(Recorded data)
▼
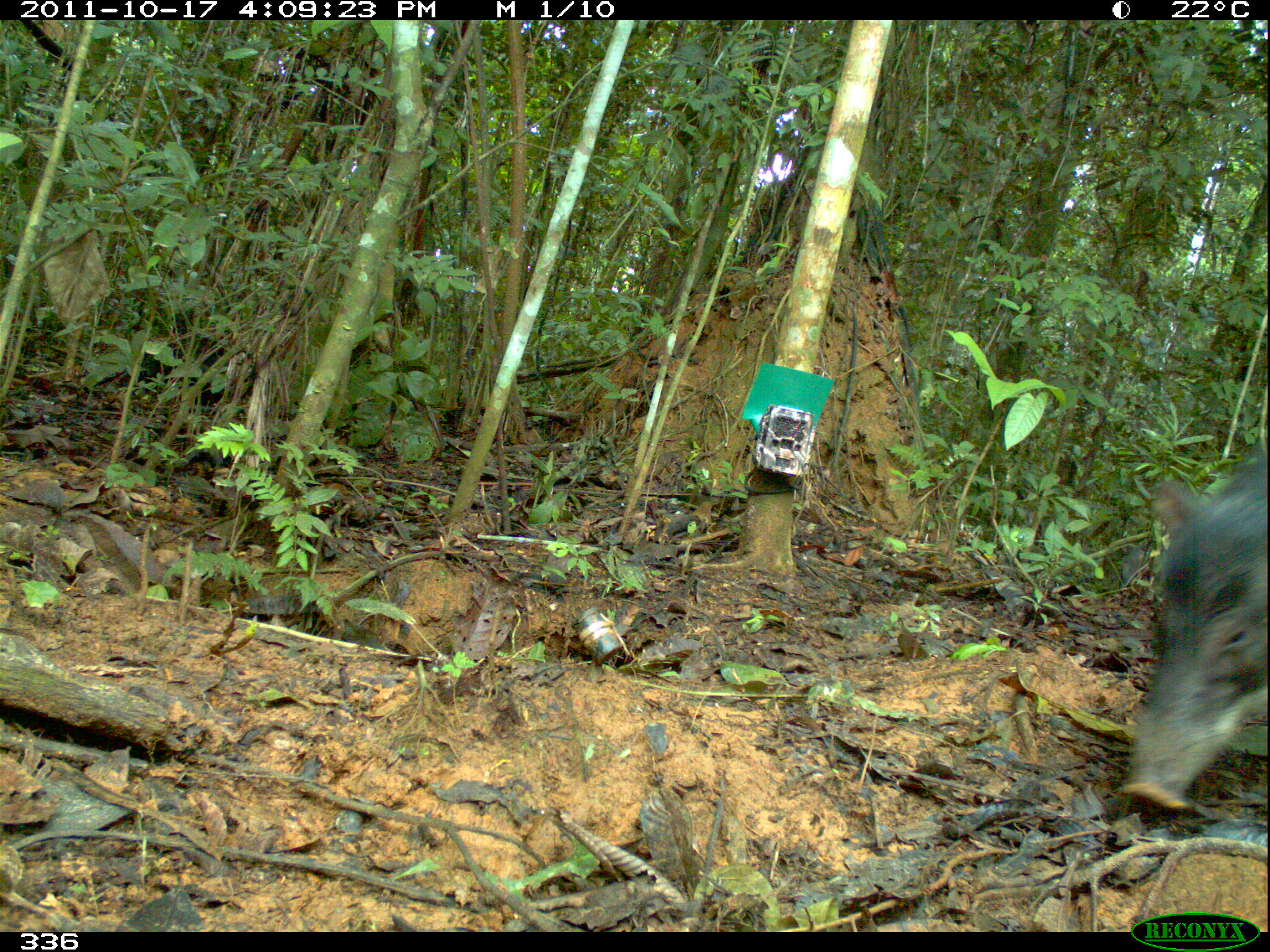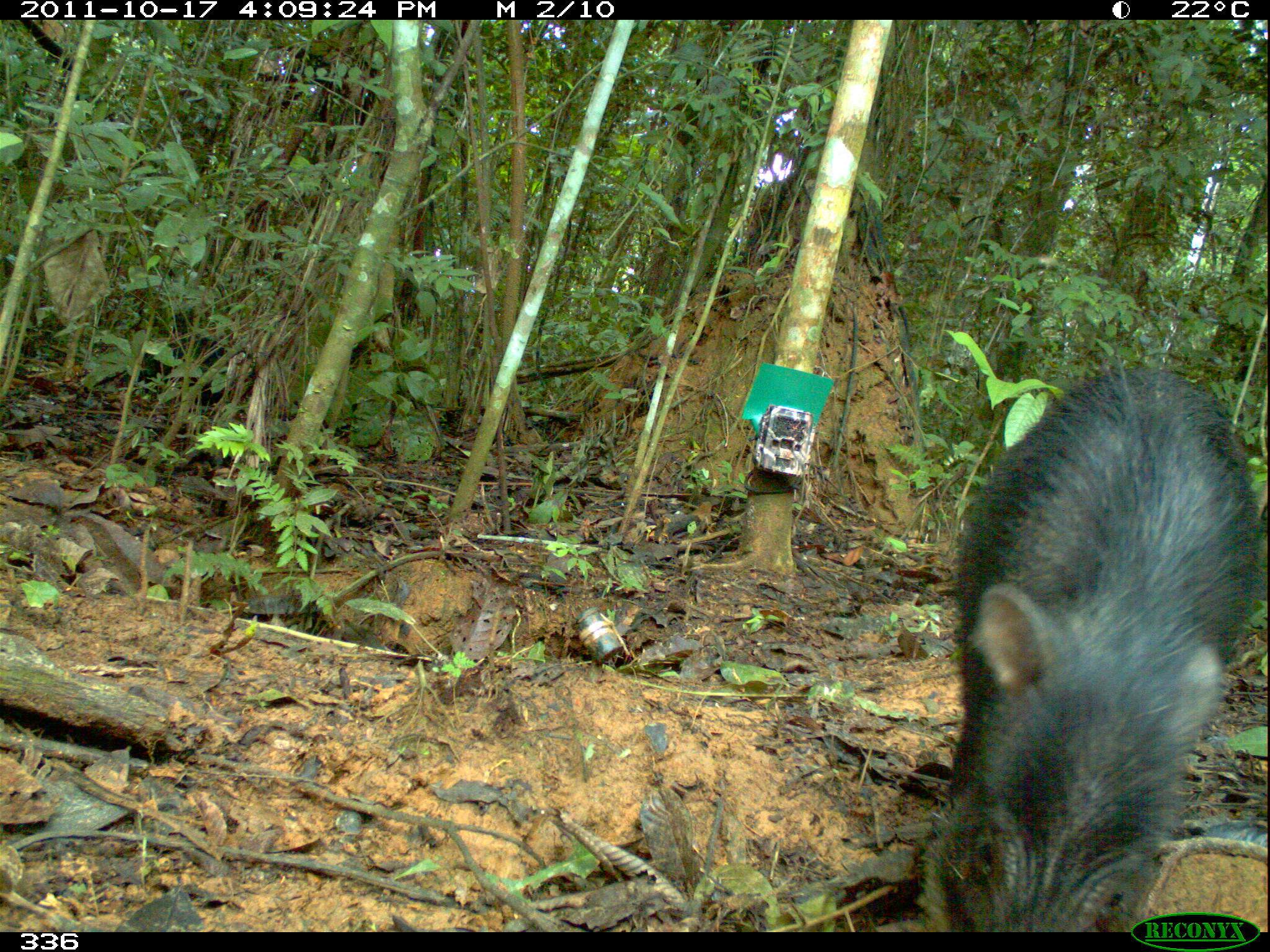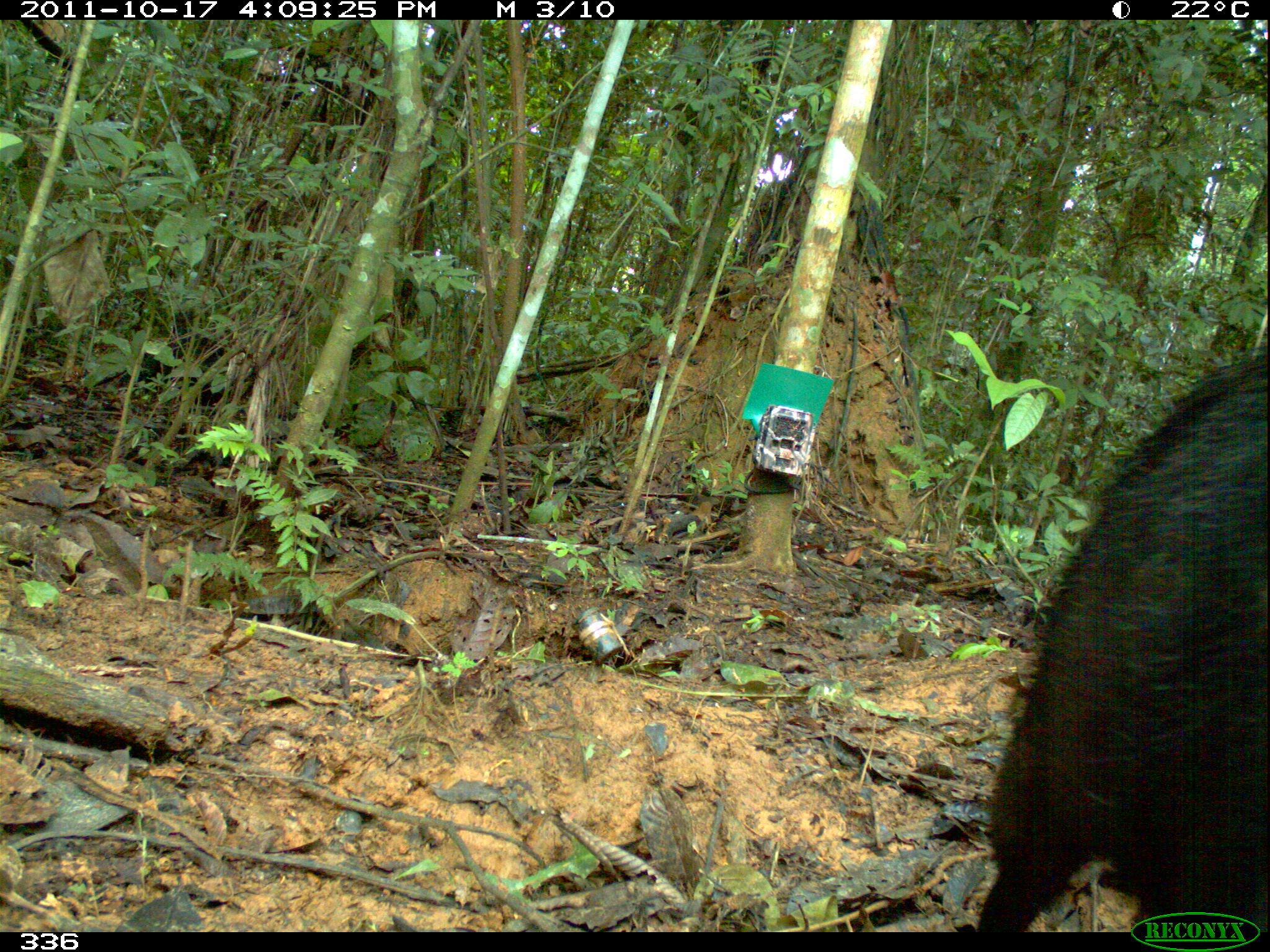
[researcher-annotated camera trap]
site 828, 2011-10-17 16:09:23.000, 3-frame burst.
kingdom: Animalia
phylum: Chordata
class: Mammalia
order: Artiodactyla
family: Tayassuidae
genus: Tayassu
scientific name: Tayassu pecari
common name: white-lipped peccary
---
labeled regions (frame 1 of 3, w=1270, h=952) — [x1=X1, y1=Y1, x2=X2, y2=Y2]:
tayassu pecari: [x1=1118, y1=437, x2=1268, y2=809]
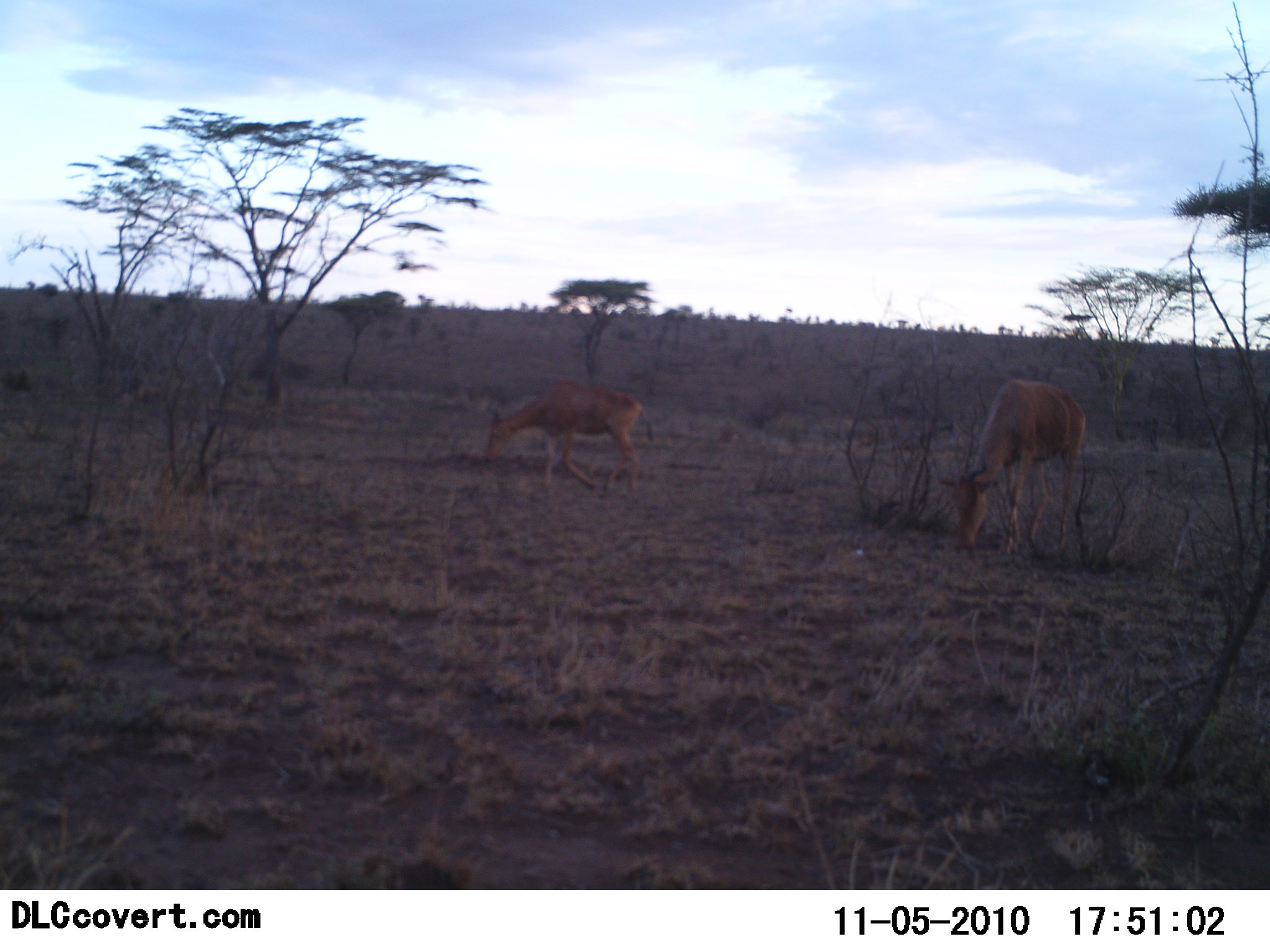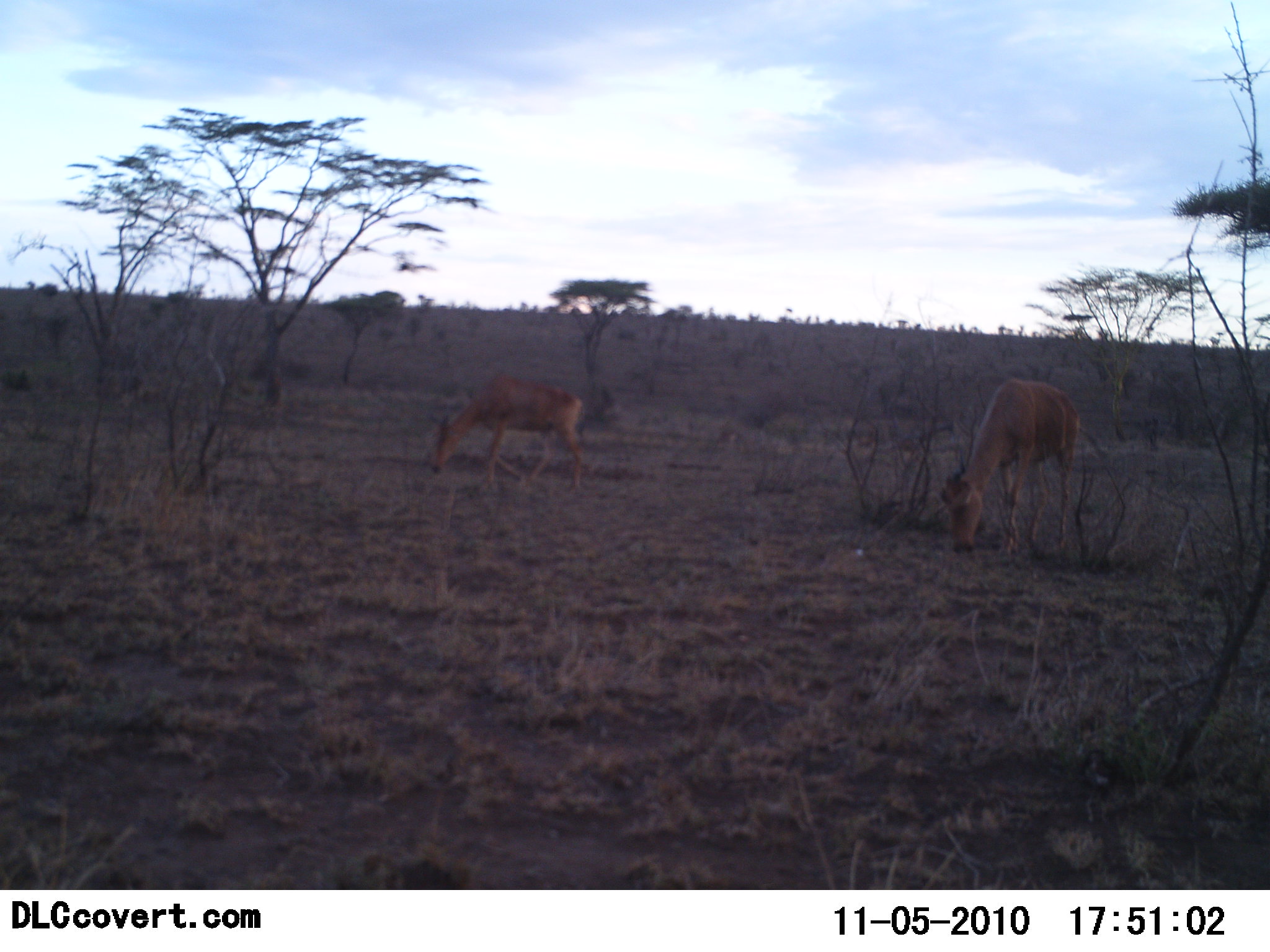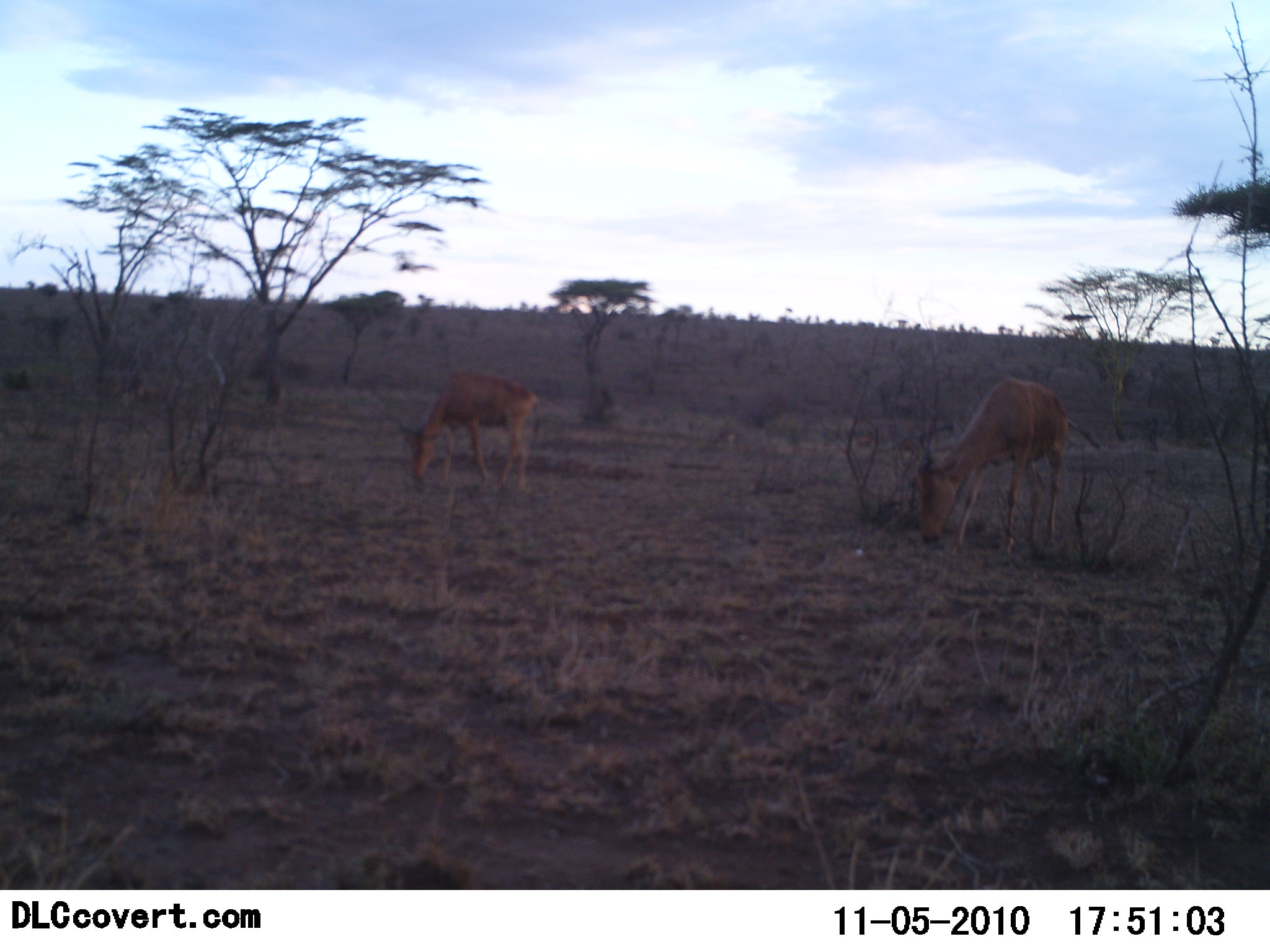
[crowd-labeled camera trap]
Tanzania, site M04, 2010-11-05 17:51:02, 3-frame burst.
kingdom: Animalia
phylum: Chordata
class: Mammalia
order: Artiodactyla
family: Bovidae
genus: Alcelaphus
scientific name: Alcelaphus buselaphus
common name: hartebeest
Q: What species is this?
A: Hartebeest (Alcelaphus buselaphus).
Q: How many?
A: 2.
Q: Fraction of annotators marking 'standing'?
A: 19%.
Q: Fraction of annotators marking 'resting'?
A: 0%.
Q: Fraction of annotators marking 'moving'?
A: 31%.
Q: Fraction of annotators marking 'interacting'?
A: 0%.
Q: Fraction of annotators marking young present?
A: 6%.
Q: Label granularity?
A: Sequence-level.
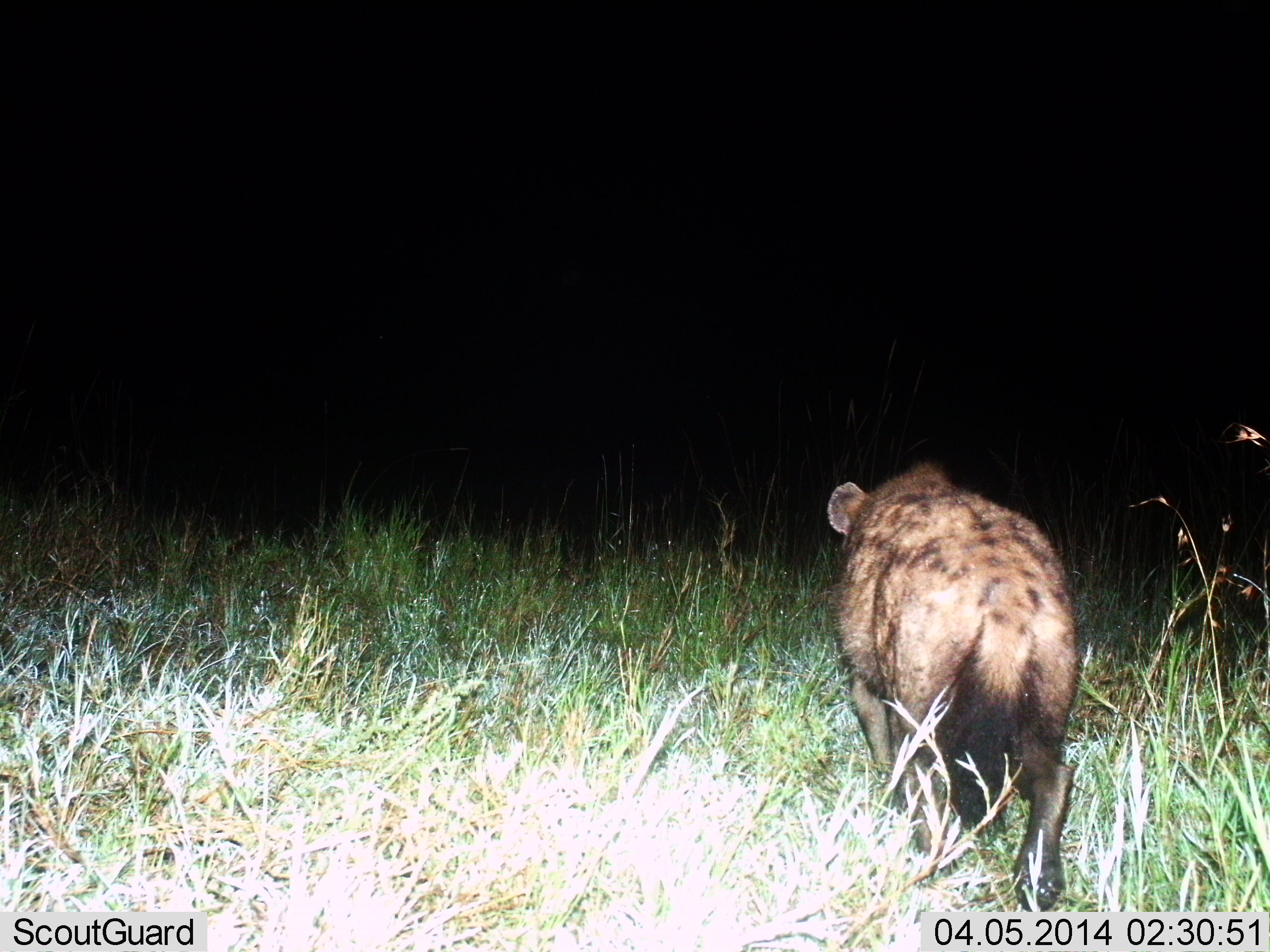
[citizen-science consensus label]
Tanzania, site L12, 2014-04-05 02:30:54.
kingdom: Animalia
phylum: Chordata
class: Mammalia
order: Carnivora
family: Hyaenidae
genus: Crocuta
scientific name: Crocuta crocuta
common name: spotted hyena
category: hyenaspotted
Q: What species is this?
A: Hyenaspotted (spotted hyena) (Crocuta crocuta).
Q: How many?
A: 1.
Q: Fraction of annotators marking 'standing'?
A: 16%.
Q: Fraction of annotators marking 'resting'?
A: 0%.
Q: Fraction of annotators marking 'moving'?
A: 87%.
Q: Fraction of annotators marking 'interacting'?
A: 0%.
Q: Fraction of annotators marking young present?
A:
▲
Task brief: The full data, repeated exactly and stripped of its pictures, is the expected answer.

Problem solution:
[researcher-annotated camera trap]
site 828, 2011-10-17 16:09:23.000, 3-frame burst.
kingdom: Animalia
phylum: Chordata
class: Mammalia
order: Artiodactyla
family: Tayassuidae
genus: Tayassu
scientific name: Tayassu pecari
common name: white-lipped peccary
---
labeled regions (frame 1 of 3, w=1270, h=952) — [x1=X1, y1=Y1, x2=X2, y2=Y2]:
tayassu pecari: [x1=1118, y1=437, x2=1268, y2=809]
[crowd-labeled camera trap]
Tanzania, site M04, 2010-11-05 17:51:02, 3-frame burst.
kingdom: Animalia
phylum: Chordata
class: Mammalia
order: Artiodactyla
family: Bovidae
genus: Alcelaphus
scientific name: Alcelaphus buselaphus
common name: hartebeest
Q: What species is this?
A: Hartebeest (Alcelaphus buselaphus).
Q: How many?
A: 2.
Q: Fraction of annotators marking 'standing'?
A: 19%.
Q: Fraction of annotators marking 'resting'?
A: 0%.
Q: Fraction of annotators marking 'moving'?
A: 31%.
Q: Fraction of annotators marking 'interacting'?
A: 0%.
Q: Fraction of annotators marking young present?
A: 6%.
Q: Label granularity?
A: Sequence-level.
[citizen-science consensus label]
Tanzania, site L12, 2014-04-05 02:30:54.
kingdom: Animalia
phylum: Chordata
class: Mammalia
order: Carnivora
family: Hyaenidae
genus: Crocuta
scientific name: Crocuta crocuta
common name: spotted hyena
category: hyenaspotted
Q: What species is this?
A: Hyenaspotted (spotted hyena) (Crocuta crocuta).
Q: How many?
A: 1.
Q: Fraction of annotators marking 'standing'?
A: 16%.
Q: Fraction of annotators marking 'resting'?
A: 0%.
Q: Fraction of annotators marking 'moving'?
A: 87%.
Q: Fraction of annotators marking 'interacting'?
A: 0%.
Q: Fraction of annotators marking young present?
A:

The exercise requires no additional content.